[begin Data section]
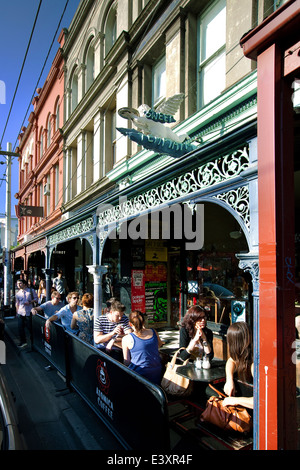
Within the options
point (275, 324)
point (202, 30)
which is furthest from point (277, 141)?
point (202, 30)

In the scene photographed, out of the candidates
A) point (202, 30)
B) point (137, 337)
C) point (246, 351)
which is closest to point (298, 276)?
point (246, 351)

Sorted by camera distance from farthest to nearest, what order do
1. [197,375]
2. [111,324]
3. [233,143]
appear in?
[111,324], [197,375], [233,143]

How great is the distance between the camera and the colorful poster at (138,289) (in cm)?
935

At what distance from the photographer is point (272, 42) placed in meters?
2.94

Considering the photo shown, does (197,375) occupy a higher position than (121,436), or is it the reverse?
(197,375)

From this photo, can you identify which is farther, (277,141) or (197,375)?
(197,375)

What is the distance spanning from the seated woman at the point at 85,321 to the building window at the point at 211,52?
5.42 metres

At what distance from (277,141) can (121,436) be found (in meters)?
3.65

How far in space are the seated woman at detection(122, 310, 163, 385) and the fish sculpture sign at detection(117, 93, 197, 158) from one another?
3.66 m

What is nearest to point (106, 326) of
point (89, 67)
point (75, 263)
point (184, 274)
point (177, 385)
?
point (177, 385)

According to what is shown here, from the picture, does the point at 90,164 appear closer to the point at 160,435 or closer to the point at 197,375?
the point at 197,375

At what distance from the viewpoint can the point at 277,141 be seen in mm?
2863

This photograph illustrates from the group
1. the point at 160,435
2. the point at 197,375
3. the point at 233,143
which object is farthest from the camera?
the point at 197,375

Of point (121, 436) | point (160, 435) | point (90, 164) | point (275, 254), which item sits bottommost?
point (121, 436)
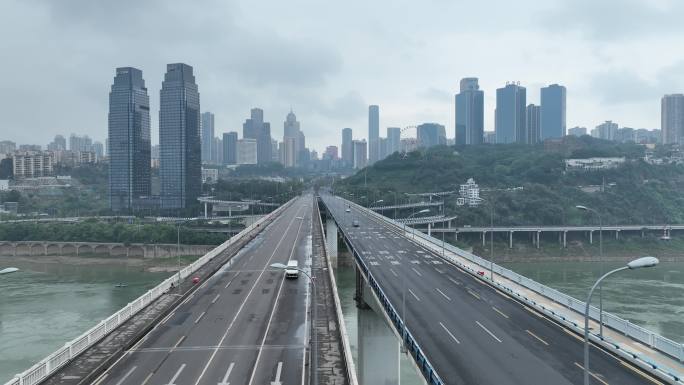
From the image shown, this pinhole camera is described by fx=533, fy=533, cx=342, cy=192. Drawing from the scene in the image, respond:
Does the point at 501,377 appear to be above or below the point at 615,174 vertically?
below

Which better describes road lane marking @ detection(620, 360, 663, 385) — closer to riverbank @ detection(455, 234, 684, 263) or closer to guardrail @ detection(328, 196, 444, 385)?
guardrail @ detection(328, 196, 444, 385)

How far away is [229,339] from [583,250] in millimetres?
114356

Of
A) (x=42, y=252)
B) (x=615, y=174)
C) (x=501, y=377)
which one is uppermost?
(x=615, y=174)

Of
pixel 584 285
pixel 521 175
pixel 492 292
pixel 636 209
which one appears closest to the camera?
pixel 492 292

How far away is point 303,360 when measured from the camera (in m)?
24.3

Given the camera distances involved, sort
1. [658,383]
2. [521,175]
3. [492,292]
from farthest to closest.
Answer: [521,175], [492,292], [658,383]

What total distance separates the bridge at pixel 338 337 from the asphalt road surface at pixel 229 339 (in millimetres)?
81

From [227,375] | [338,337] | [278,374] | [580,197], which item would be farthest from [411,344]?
[580,197]

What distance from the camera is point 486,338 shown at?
90.9 feet

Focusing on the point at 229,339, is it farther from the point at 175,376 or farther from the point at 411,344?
the point at 411,344

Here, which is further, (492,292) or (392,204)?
(392,204)

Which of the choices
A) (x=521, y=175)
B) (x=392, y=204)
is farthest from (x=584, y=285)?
(x=521, y=175)

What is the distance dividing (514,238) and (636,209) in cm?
4119

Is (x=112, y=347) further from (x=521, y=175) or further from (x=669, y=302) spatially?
(x=521, y=175)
[end Data section]
Leaving aside the images, write out the entries above word for word.

Within the options
point (275, 324)
point (202, 30)
which is furthest from point (277, 141)?
point (202, 30)

In the scene photographed, out of the candidates
A) point (202, 30)
B) point (137, 337)
C) point (246, 351)
which is closest to point (298, 276)?
point (246, 351)

Sorted by camera distance from farthest to nearest, what order do
1. [197,375]
2. [111,324]
3. [233,143]
appear in?
[111,324], [197,375], [233,143]

How great is the distance between the camera and the colorful poster at (138,289) (in cm)?
935

At what distance from the photographer is point (272, 42) placed in meters?
2.94

Considering the photo shown, does (197,375) occupy a higher position than (121,436), or is it the reverse?
(197,375)

From this photo, can you identify which is farther, (277,141) or (197,375)?
(197,375)

What is the distance spanning from the seated woman at the point at 85,321 to the building window at the point at 211,52?
5.42 metres

At what distance from (277,141) can (121,436) be found (in meters)?
3.65

How far in space are the seated woman at detection(122, 310, 163, 385) and the fish sculpture sign at detection(117, 93, 197, 158) from one another?
3.66 m

What is nearest to point (106, 326) of
point (89, 67)
point (75, 263)
point (184, 274)
point (177, 385)
?
point (177, 385)

According to what is shown here, from the picture, does the point at 90,164 appear closer to the point at 160,435 or closer to the point at 197,375?
the point at 197,375

At what distance from the viewpoint can the point at 277,141 be seen in mm?
2863

This photograph illustrates from the group
1. the point at 160,435
2. the point at 197,375
3. the point at 233,143
which object is farthest from the camera?
the point at 197,375

Of point (121, 436) | point (160, 435) | point (90, 164) | point (275, 254), which item sits bottommost?
point (121, 436)
From the image shown, this pinhole camera is described by fx=533, fy=533, cx=342, cy=192. Drawing from the scene in the image, respond:
Does the point at 501,377 appear to be above or below the point at 615,174 vertically?
below

Which better describes road lane marking @ detection(620, 360, 663, 385) — closer to riverbank @ detection(455, 234, 684, 263) or closer to guardrail @ detection(328, 196, 444, 385)?
guardrail @ detection(328, 196, 444, 385)

How far away is [229,339] from [583,250] in millimetres?
114356

Of
A) (x=42, y=252)
B) (x=615, y=174)
C) (x=501, y=377)
which one is uppermost?
(x=615, y=174)

Of
pixel 584 285
pixel 521 175
pixel 492 292
pixel 636 209
which one appears closest to the camera?
pixel 492 292

How far away is point 303,360 when measured from the camera (in m)?
24.3

Given the camera distances involved, sort
1. [658,383]
2. [521,175]
3. [492,292]
from farthest to closest.
Answer: [521,175], [492,292], [658,383]

What total distance separates the bridge at pixel 338 337 from the asphalt road surface at pixel 229 339 (in millimetres)?
81

From [227,375] | [338,337] | [278,374] | [580,197], which item would be farthest from [411,344]?
[580,197]

What distance from the camera is point 486,338 shown at?
90.9 feet

Focusing on the point at 229,339, is it farther from the point at 175,376 or farther from the point at 411,344?
the point at 411,344

Here, which is further, (492,292) or (392,204)?
(392,204)

Which of the choices
A) (x=521, y=175)
B) (x=392, y=204)
is farthest from (x=584, y=285)?
(x=521, y=175)

What is the distance dividing (514,238) and (636,209) in cm?
4119

Is (x=112, y=347) further from (x=521, y=175) or further from (x=669, y=302) spatially?
(x=521, y=175)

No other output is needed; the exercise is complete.